━━━━━ Given text

Guilherme Arantes () is a Brazilian singer-songwriter and pianist. He is Steinway Artist.

As a teenager, he was a member of the band Os Polissonantes, which also featured Brazilian actor Kadu Moliterno on bass guitar. In 1969, Arantes started the band Moto Perpétuo with fellow students from USP's architecture course.

It was with Moto Perpétuo that Arantes got his first taste of touring and recording in a studio. The band split up in 1974 as Arantes wanted to pursue a more commercial, pop style of music.

Arantes dropped out of university to dedicate himself to his solo career, and in 1976, his song "Meu Mundo e Nada Mais" (My world and nothing more) was picked by Rede Globo to feature in the soundtrack for the telenovela Anjo Mau. The song was a hit, and Arantes toured the country for the first time.

━━━━━━━━━━

According to the Guilherme Arantes text, which telenovela's soundtrack included "Meu Mundo e Nada Mais"?

━━━━━ Provided material

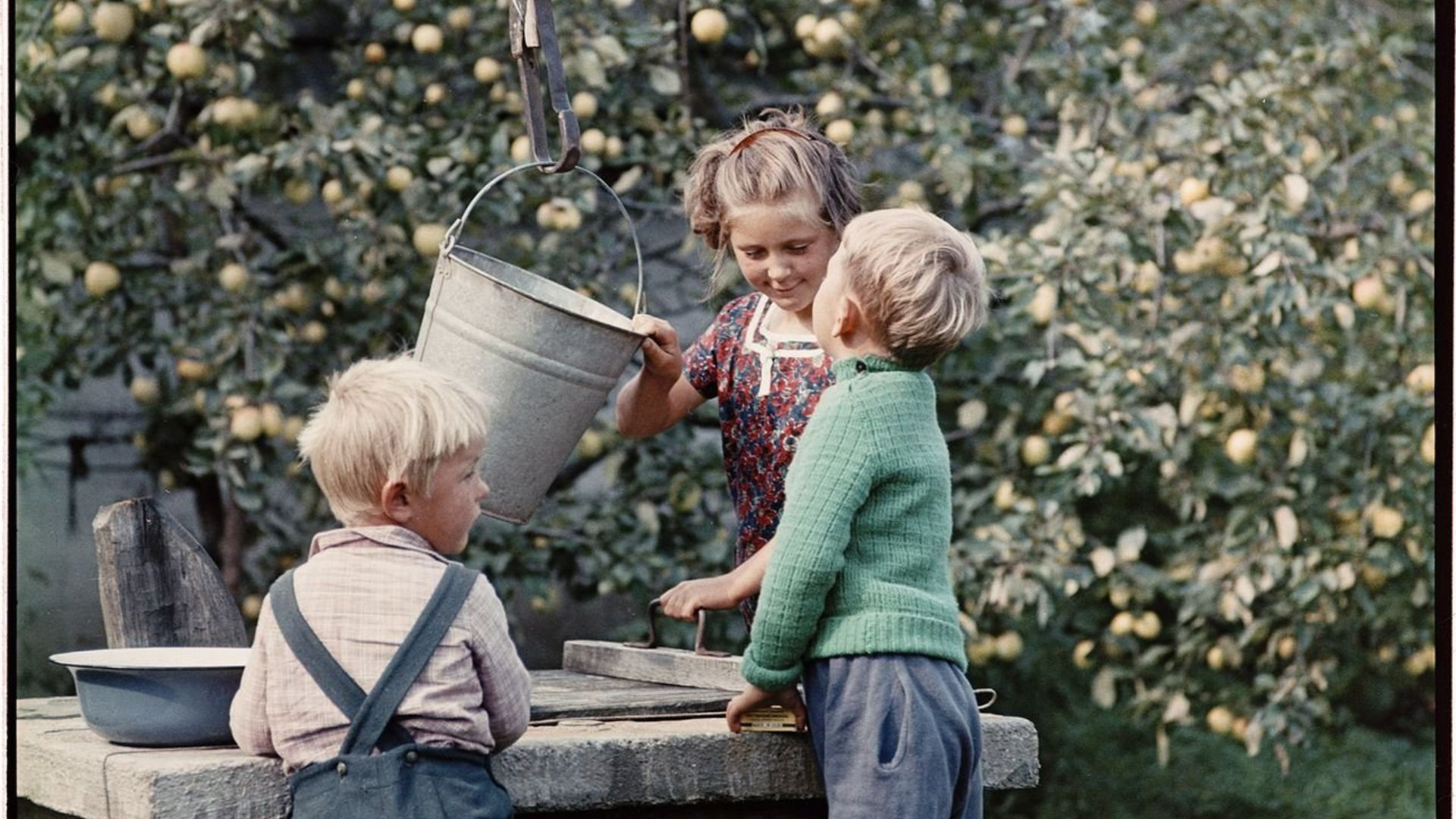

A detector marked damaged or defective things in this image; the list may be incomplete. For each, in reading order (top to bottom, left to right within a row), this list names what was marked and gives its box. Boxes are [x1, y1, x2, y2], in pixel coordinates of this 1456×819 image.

rusty metal bracket [512, 0, 579, 173]
rusty metal bracket [629, 592, 733, 655]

━━━━━━━━━━

Written response: Anjo Mau